As the fourth week of the fall campaign begins -- with five weeks to go -- the candidates might appear to be darting aimlessly about the political map like water bugs.
But what actually takes place is an informed pursuit of states with close margins where the election could be won or lost, or forays to soften an opponent's home base.
The candidates' sophisticated radar, their polling operations, send back almost daily reading of targets of opportunity.
This week, Republican Ronald Reagan will hit a series of his "in doubt" or "leaning" targets, including Tennessee, Florida, and Louisiana, which lie in President Carter's native South. Then he will head for Missouri, a Carter state in 1976 but a tossup in 1980. And from El Paso, Texas, he will beam into neighboring New Mexico to shore up that slipping Reagan state.
Mr. Carter, meanwhile, will head to the West Coast, where his strategists tell him he can make gains in Mr. Reagan's native California as well as in Oregon and Washington. And John Anderson will work his way east along the pivotal industrial state axis from Chicago to Philadelphia and New York.
In a regional breakout of candidate electoral strength, Democrat Carter appears to be in serious trouble everywhere, but most notably in the South, where he won the election in 1976.
A regional count, based on GOP, Democratic, and independent surveys and sources, gives Reagan an 89-to-4 electoral vote edge over Carter in the West, with 9 electoral votes in doubt. Reagan leads in the Midwest 91 to 22 in electoral votes, with 32 in doubt.
Among the South and border states, Carter leads 86 to 46, with 34 electoral votes in doubt. And in the East, Carter leads Reagan by 21 to 7. But with 97 votes in doubt in Pennsylvania, New York, New Jersey, Connecticut, and Maine, the entire region appears up for grabs.
Analysts and opponents agree the 1980 race will be decided by possibly minuscule margins, including the South, where Carter built a 1.7 million vote margin in 1976.
Even in 1976, Carter carried only two Confederacy states -- Arkansas and Georgia -- with more than 60 percent of the vote, analyst Richard Scammon points out, and he took 4 others with less than 55 percent of the vote. He carried Mississippi by just 14,000 votes Louisiana by 74,000 votes.
In 1980 at this point, on ly Georgia, West Virginia, the District of Columbia , and possibly Arkansas, Mississippi, and North Carolina are rated strong Carter states.
In a close race, John Anderson will be a factor in the South. That factor though is likely to be less powerful than in East, where his presence puts New York State's 41 electoral votes in doubt.
Proportionately, "Anderson might hurt Carter more in the South" than outside, Scammon says. In Mississippi, Florida, Louisiana, Texas, and Virginia -- accounting for 72 electoral votes -- there are few liberal or moderate Republicans. But an Anderson draw from Carter among liberal or moderate Democrats, even taking just eight electoral votes from Carter to seven from Reagan, could prove decisive, given the anticipated close votes.
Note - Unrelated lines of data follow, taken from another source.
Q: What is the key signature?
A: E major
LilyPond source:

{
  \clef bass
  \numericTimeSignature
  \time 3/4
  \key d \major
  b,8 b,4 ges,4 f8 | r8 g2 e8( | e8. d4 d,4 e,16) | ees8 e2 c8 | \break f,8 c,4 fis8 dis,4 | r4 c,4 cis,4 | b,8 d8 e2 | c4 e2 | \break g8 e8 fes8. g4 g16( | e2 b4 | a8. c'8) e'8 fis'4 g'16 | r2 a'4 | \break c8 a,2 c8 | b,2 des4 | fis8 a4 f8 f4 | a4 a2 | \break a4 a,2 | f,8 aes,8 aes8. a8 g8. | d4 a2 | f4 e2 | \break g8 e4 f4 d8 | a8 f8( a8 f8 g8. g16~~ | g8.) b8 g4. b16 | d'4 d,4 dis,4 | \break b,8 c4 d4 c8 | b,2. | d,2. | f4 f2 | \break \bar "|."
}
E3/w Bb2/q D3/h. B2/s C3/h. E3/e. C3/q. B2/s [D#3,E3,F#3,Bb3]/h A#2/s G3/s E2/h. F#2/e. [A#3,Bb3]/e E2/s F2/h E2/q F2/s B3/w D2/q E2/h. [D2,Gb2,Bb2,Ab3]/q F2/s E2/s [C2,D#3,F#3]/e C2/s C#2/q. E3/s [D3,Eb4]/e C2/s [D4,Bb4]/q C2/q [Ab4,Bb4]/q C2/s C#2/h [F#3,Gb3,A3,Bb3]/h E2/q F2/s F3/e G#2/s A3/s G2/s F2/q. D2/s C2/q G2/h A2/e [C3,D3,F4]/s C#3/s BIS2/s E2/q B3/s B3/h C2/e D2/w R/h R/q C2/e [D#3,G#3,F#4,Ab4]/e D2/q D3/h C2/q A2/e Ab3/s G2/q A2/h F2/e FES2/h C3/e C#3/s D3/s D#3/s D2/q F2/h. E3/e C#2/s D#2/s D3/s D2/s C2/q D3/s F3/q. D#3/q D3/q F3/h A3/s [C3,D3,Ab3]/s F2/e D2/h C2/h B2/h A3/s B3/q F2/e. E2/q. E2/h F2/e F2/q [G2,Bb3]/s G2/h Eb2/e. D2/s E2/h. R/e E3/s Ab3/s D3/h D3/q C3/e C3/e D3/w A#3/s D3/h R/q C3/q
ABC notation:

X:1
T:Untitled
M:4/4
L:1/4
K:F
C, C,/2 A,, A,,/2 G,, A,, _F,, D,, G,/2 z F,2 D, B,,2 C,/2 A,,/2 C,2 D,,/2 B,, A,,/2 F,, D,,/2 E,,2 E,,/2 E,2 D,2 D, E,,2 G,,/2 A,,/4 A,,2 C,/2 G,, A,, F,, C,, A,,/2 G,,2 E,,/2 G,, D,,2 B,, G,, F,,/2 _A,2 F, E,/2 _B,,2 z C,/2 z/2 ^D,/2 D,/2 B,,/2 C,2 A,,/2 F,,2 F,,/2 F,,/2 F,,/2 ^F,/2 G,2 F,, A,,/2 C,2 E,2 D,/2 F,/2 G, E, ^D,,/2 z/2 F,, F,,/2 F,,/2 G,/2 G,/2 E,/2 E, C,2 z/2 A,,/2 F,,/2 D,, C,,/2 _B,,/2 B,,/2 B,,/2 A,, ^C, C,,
Nationally, Anderson hurts Carter in states such as Massachusetts, New York, and Ohio, where Carter's margin might be the smallest, Scammon says. In 1976, Carter won Missouri by 71,000 votes, Texas by 124,000, Wisconsin by 35,000, and Ohio by 11,000 votes.
Thus the public watching Campaign '80 as the midpoint of the final stretch nears can observe the candidates homing in on the points where the margins are closest.
On the Reagan electoral screen only Hawaii in the West is leaning to Carter. But the Republican road show will follow close on Carter's this week in four states leaning for Reagan -- Colorado, Washington, Oregon, and California.
In the Midwest, both Carter and Reagan strategists now see Missouri and Michigan as tossups. They rate Minnesota strong for Carter, and Nebraska, Kansas, and Indiana strong for Reagan.
In the South and border states, the Reagan camp claims a "leaning" advantage in Oklahoma, Texas, Virginia, and South Carolina. They and the Democrats see Carter strong in Mississippi, Georgia, West Virginia, and with the edge in Arkansas, Florida, and North Carolina.
In the East, Reaganites claim a faint margin in Pennsylvania, New York Jersey , and Maine, states some Democrats and neutral observers would put into the doubtful category along with New York and Connecticut. Carter is rated strong in Massachusetts and Rhode Island, with Delaware leaning to Carter.